Occurs when lightning strikes the tower or ground wire, raising the tower potential enough to flash over the insulator string.

Lightning → Tower → High Tower Voltage → Insulator Flashover

2.2 Shielding Failure Flashover (SFF)

Occurs when lightning bypasses the shield wire and strikes the phase conductor directly.
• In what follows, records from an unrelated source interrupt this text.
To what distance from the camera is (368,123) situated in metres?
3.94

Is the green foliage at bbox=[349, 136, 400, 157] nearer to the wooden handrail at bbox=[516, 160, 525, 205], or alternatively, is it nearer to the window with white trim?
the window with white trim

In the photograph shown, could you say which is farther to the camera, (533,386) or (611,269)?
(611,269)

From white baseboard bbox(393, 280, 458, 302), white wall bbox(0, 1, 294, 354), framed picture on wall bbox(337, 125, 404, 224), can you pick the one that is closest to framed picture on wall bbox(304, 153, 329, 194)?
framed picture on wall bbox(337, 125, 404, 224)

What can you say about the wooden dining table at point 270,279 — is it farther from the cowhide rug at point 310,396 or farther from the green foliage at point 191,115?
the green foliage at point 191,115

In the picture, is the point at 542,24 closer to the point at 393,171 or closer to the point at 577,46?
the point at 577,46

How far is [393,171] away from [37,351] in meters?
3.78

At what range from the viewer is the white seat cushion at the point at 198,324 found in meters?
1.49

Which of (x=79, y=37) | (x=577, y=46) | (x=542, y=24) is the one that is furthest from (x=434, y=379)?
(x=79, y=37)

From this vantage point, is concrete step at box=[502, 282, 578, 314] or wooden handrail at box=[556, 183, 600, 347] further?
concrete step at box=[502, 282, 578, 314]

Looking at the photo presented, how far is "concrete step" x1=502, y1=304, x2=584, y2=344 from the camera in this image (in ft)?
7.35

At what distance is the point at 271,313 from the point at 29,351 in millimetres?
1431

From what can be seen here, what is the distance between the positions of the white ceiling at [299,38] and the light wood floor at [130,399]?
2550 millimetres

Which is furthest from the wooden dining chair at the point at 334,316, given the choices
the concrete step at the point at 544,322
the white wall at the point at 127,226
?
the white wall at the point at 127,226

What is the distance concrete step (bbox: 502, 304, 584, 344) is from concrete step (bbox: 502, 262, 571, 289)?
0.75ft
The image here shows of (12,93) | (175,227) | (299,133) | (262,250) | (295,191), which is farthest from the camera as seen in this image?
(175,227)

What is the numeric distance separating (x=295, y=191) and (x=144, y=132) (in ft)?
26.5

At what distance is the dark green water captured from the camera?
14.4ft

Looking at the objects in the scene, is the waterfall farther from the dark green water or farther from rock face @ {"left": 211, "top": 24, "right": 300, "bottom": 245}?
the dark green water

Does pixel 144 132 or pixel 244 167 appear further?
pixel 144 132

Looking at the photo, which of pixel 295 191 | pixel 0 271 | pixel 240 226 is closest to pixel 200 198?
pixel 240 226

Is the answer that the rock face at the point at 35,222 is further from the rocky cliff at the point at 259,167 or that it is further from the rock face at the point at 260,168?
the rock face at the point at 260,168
This depends on shielding angle, conductor height, and striking distance.

Lightning → Misses Ground Wire → Hits Conductor → Flashover

3. Key Input Parameters for LLP

Parameter	Description	Example Value
Ng	Ground flash density	12 flashes/km²-year
h	Tower height	40 m
hs	Shield wire height	42 m
hc	Conductor height	32 m
ρ	Soil resistivity	400 Ω·m
Rt	Tower footing resistance	15 Ω
θ	Shielding angle	25°
CFO	Critical flashover voltage	1050 kV

4. Lightning Stroke Current Distribution

Lightning current follows the well-known IEEE distribution:

P(I > i) = exp(-i / 31)

Where 31 kA is the median current.

5. Shielding Failure Flashover (SFF) Calculation

5.1 Striking Distance (Eriksson Model)

Rs = 10 * I^0.65

Where Rs = lightning striking distance.

5.2 Critical Current for Shielding Failure

Using Eriksson’s geometry:

I_crit = ((hs - hc) / 10)^(1 / 0.65)

Using example values:

• hs = 42 m
• hc = 32 m

I_crit = ((42 - 32) / 10)^(1/0.65)
       = (1)^1.538 = 1 kA

Meaning any lightning stroke above 1 kA can theoretically hit the conductor unless shielding is adequate.

5.3 SFF Rate

SFF = Ng * P(I > I_crit) * L

Compute P(I > 1):

P = exp(-1 / 31) = 0.968

Assume exposure width L = 0.03 km.

SFF = 12 * 0.968 * 0.03 = 0.35 flashovers/100 km-year

6. Backflashover (BF) Calculation

6.1 Tower Surge Voltage

V_tower = I * Rt

Flashover occurs when:

V_tower > CFO

With Rt = 15 Ω, CFO = 1050 kV:

I_BF = 1050 / 15 = 70 kA

6.2 Probability of Current Exceeding 70 kA

P(I > 70) = exp(-70 / 31) = exp(-2.26) = 0.104

6.3 Number of Tower Strokes (per 100 km)

N_t = Ng * (0.1h + 3) * 100

N_t = 12 * (0.1*40 + 3) * 100
N_t = 12 * 7 * 100 = 8400 strokes/100 km-year

For a 350 m span:

Towers per 100 km = 100,000 / 350 = 285 towers

6.4 Backflashover Rate

BF = (N_t / Towers) * P(I > 70)

BF = (8400 / 285) * 0.104 = 29.47 * 0.104 = 0.0876 flashovers/100 km-year

7. Total Lightning Performance (LLP)

LLP = SFF + BF
LLP = 0.35 + 0.0876 = 0.4376 flashovers/100 km-year

Interpretation

A value of 0.44 flashovers/100 km-year represents excellent lightning performance for a 230 kV line. Most utilities target:

• < 3 for 115 kV
• < 1–2 for 230 kV
• < 1 for 345–500 kV

8. Methods to Improve Lightning Performance

• Reduce tower footing resistance (target <10 Ω)
• Improve shielding angle (from 25° → 15°)
• Raise ground wire height
• Add a second shield wire
• Increase insulator string length (higher CFO)
• Install Line Surge Arresters (LSA) in problematic spans

9. Summary of Example Results

Parameter	Value
Ng	12 flashes/km²-year
Shielding angle	25°
Tower footing resistance	15 Ω
BIL (CFO)	1050 kV
SFF	0.35
BF	0.0876
Total LLP	0.44 flashovers/100 km-year

This design meets strict reliability standards for 230 kV overhead transmission lines.